Tuesday, September 04, 2012

Giveaways on my Doorstep

That's the first time I ever saw a scavenger take entire garbage bags from a trash can.  (Usually, they're looking for just aluminum cans.)

I was being sneaky.  I decided (since I have to move, since I hadn't thrown them out yet, and since I had come across a large, really heavy duty trash bag) that I would take my old work shoes and exercise sneakers (complete with boxes) and throw them away in one of the polycarts sitting in front of the vacated house across the street.  After all, there already were plenty of trash bags on the ground around them, so what's one more?

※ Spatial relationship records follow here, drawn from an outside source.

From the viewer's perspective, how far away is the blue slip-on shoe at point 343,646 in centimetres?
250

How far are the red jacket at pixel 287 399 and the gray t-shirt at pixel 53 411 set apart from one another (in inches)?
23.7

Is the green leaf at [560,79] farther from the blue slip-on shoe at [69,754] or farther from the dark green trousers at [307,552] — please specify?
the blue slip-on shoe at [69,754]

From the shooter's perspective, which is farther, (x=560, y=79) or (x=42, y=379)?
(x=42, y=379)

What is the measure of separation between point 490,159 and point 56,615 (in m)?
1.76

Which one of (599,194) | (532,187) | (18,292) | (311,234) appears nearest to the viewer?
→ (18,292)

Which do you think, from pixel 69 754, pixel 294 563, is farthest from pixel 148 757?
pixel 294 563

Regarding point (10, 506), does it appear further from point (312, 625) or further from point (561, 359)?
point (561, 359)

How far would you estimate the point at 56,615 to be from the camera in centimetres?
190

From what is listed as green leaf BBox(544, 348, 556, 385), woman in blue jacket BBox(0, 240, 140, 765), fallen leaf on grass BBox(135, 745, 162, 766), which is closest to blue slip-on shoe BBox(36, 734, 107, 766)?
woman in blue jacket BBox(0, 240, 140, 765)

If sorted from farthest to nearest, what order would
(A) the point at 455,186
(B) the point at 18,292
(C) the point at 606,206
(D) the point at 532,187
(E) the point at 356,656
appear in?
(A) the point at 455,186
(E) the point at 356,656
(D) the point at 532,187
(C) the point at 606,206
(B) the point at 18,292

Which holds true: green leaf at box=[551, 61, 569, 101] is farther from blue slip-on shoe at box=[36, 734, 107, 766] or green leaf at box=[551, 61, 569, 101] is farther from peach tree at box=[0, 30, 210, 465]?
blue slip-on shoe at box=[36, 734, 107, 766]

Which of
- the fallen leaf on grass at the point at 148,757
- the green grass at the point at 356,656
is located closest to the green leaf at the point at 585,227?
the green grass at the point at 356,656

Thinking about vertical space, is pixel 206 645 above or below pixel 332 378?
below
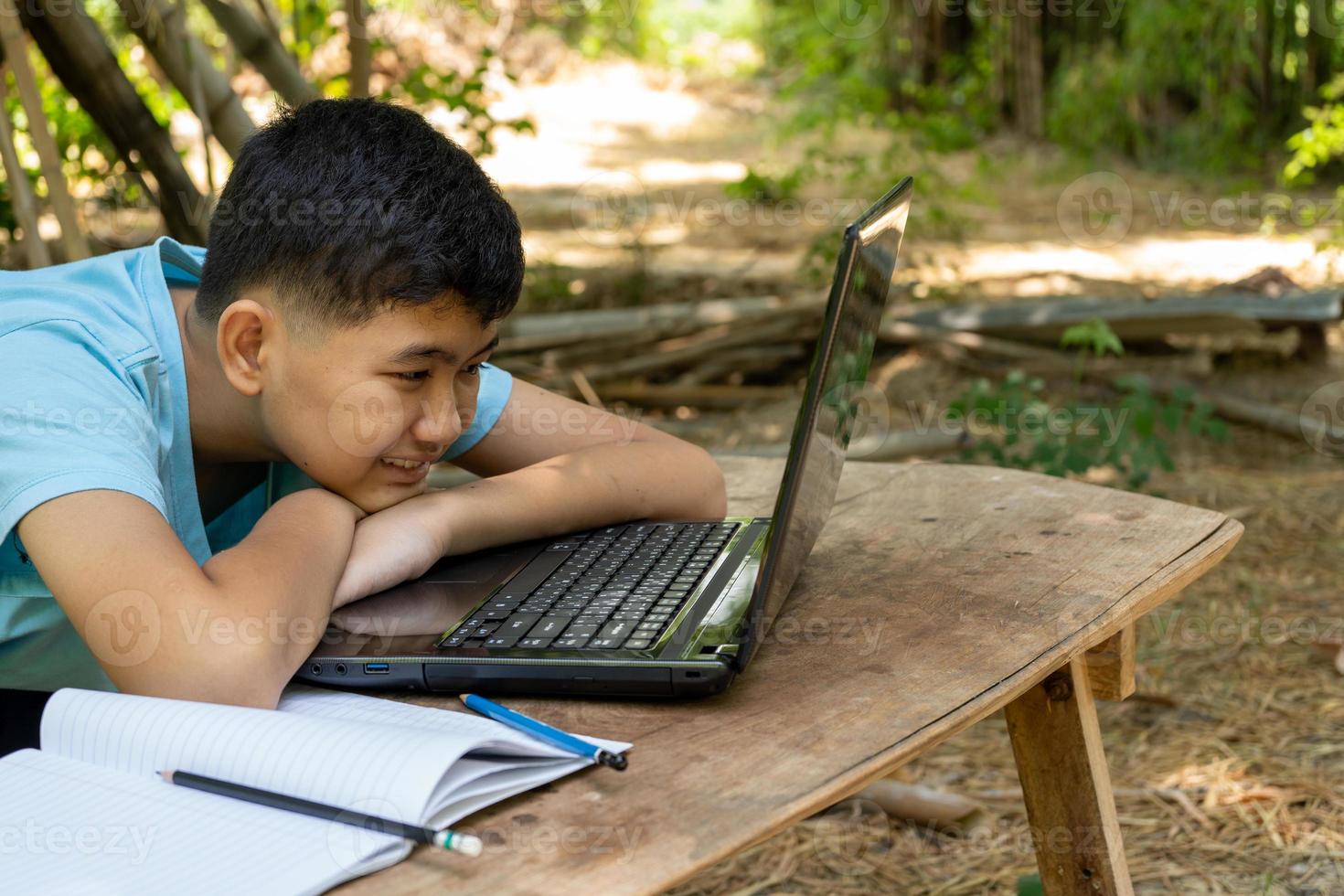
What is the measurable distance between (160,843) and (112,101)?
90.5 inches

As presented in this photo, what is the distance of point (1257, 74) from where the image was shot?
818 cm

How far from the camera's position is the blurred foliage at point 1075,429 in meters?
3.74

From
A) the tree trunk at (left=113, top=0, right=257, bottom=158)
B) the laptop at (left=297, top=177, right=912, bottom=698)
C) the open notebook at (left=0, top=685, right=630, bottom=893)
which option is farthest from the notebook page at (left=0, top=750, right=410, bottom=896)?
the tree trunk at (left=113, top=0, right=257, bottom=158)

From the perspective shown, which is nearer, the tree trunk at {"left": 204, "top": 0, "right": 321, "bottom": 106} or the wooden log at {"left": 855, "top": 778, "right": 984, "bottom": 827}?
the wooden log at {"left": 855, "top": 778, "right": 984, "bottom": 827}

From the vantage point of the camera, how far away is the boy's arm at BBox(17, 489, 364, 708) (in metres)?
1.16

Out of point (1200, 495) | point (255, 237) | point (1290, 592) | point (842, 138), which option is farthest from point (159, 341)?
point (842, 138)

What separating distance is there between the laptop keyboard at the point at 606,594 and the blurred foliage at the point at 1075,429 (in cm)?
223

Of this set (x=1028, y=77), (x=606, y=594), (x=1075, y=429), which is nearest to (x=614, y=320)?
(x=1075, y=429)

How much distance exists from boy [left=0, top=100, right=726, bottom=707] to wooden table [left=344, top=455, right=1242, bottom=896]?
24cm

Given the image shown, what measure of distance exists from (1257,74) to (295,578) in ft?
27.2

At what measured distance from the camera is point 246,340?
4.89 ft

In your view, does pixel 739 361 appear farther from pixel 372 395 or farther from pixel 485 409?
pixel 372 395

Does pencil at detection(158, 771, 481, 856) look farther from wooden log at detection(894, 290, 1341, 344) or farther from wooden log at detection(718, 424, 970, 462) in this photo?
wooden log at detection(894, 290, 1341, 344)

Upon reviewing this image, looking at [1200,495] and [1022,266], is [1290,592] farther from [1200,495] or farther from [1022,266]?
[1022,266]
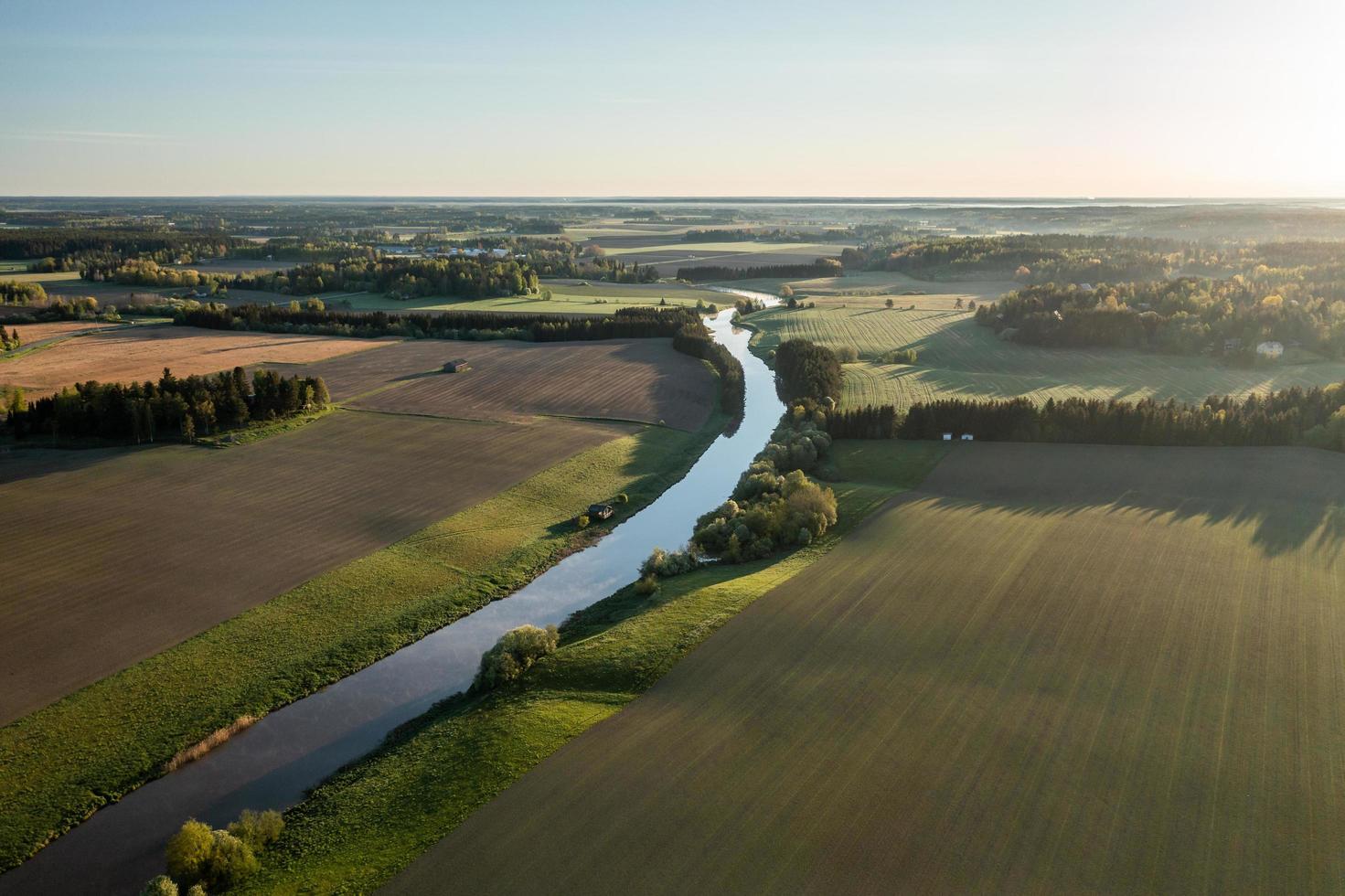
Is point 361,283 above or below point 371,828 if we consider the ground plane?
above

Mind you, I did it when I got back from my daily walk, when it was still dark enough and early enough that no one would be around to see me put my trash in front of someone else's property.  It was just as well I did it yesterday, too, since it's pouring rain this morning, and since it appears I have a new downstairs neighbor who left at 6:00 this morning.  I mean, who gets up that early?  (Besides me, of course.)

So, I put the five shoeboxes into the trash bag and placed it into one of the polycarts.  Since it was Monday and since trash day isn't until Friday, I figured that the landlord would come back to put the other trash bags into the polycarts and not notice the extra one already in there, or I'd be nice on Thursday night and do it for him, and then he wouldn't notice my bag at all.  I didn't figure on the guy who drove up (with his kids, since day care costs money, which he doesn't have, which is why he's scavenging) and pulled my bag from the polycart and placed it into the back of his minivan almost immediately.  (The bag did have a generous tear in it, so I figure that he immediately saw it was shoes and might be useable or worth something.)  He tore holes in the bags on the ground and took just one of them (which, by the look of it, was very heavy).

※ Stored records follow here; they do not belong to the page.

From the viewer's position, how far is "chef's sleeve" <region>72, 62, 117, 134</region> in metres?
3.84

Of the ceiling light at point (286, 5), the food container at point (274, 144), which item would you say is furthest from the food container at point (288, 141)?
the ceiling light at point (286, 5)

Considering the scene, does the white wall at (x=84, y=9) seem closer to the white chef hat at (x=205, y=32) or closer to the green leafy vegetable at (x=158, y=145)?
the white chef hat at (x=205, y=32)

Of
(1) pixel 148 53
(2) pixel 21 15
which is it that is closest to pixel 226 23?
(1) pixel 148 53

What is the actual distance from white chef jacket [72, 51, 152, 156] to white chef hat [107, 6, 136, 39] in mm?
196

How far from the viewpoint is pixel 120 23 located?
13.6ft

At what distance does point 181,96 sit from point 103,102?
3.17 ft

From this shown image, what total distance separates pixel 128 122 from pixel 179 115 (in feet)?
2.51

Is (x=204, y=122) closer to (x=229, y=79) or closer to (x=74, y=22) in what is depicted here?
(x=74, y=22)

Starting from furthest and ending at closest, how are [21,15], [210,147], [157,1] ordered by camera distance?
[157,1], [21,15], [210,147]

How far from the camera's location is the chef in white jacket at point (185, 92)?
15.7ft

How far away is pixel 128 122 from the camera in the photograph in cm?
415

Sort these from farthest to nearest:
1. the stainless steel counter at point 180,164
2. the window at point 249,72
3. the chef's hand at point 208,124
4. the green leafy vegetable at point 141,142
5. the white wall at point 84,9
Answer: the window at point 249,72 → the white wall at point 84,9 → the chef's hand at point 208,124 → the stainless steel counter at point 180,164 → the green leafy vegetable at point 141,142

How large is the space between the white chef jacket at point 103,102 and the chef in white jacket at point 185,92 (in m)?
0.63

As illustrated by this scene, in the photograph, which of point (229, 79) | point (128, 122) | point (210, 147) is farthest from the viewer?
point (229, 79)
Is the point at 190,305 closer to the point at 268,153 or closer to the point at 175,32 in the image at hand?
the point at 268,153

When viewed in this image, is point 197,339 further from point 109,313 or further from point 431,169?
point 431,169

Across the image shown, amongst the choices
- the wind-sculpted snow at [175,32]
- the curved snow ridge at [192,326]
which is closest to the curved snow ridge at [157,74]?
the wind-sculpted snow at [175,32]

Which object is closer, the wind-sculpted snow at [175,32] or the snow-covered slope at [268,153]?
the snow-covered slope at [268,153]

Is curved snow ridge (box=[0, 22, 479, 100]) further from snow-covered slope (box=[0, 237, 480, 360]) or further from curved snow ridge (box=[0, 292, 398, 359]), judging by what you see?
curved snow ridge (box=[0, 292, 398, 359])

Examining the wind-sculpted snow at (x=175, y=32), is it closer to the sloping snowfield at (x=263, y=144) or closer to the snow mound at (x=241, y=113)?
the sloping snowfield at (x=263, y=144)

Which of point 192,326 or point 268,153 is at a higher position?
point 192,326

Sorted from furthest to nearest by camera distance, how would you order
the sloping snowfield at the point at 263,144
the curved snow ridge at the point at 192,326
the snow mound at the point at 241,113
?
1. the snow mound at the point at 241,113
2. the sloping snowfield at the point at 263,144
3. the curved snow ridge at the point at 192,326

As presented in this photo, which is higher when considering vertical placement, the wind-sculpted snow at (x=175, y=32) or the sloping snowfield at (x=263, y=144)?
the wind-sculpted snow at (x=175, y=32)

I didn't donate my work shoes or sneakers at any thrift store because I had worn them pretty well out and figured no one else would want them.  Maybe I figured wrong.  Maybe this guy is so bad off that even worn out shoes are better than nothing.  Maybe he'll get them home, see they're in such poor condition, and throw them away anyway.  Either way, I did get a little zing of pleasure that I wasn't sending something potentially useful to the landfill.

Now, anybody want the stray cat that has been hanging around my apartment all summer?